Excerpt to read Start Marker

LIBERALS AND THE SH*TPILE.

briefcase.jpg

It's got to be a scary moment if you're a conservative. The economy is in a meltdown that can be directly traced to insufficient regulation. In other words, it's in meltdown because you suck at running it, and refused to listen to warnings that subprime loans required more oversight, Glass-Steagall made sense, and somebody should really be keeping an eye on these increasingly odd financial instruments and the obvious housing bubble that was feeding them. There's only one thing to do: Blame liberals.

The new line we're hearing is that the financial meltdown was really the product of the Community Reinvestment Act, a piece of legislation from the late-70s that required federally-insured banks to lend throughout the areas from which they take deposits, including poor neighborhoods, which were being systematically excluded from credit. The legislation, by all accounts, worked. Now, however, conservatives are trying to argue that it's behind the crisis: If the CRA hadn't been pushing these banks to make all these unsafe loans, then the birds would still sing and Alan Greenspan could still start each morning by being anointed with the oil of the purest, youngest, olives.

As Robert Gordon shows, however, this is crap. First, there's the timing. CRA came in 1977. The crisis came in 2007. Indeed, by 2004, the Bush administration had weakened the CRA -- and after that (though not, presumably, because of it), bubble lending really took off. Further, CRA only governs a certain class of federally insured banks. Problem is, half of the subprime loans came from mortgage companies with no CRA involvement at all. Another 25%-30% came from companies with very little CRA exposure. For those who left their abacus at home, that's 80% of the loans which were fully or largely outside CRA jurisdiction. More than that, the non-CRA mortgage firms made subprime loans at twice the rate of CRA-covered firms. Which basically leaves a stake in the heart of this particular theory. Indeed, until now, some conservatives have been moaning that no one is talking about the CRA part because it's so racially charged. Poppycock. It's just a false charge that's not worth talking about. As Gordon says, in one of my favorite kickers in some time, this "is not political correctness. It is correctness."

(Photo used under Creative Commons license from Shaun Wong.)



COMMENTS

OT: Glennzilla just ripped McMegan a new one.

When all else fails, Republicans turn to the tried and true: Its all the fault of those lazy blacks!

Excerpt to read End Marker
Supplied records Start Marker

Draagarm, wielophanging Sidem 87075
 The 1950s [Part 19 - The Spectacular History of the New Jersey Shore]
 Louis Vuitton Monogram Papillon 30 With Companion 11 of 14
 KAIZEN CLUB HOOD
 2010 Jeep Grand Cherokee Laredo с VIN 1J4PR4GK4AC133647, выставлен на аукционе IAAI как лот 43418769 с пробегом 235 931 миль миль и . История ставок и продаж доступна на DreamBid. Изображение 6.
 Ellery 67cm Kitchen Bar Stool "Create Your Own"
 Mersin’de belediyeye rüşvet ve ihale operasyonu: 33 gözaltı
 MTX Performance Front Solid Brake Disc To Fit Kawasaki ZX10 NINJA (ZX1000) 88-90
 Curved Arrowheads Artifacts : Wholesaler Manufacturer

Supplied records End Marker

Task to carry out: In the post about the Community Reinvestment Act, what share of subprime loans came from mortgage companies with no CRA involvement at all?

Answer to this task: Half of them.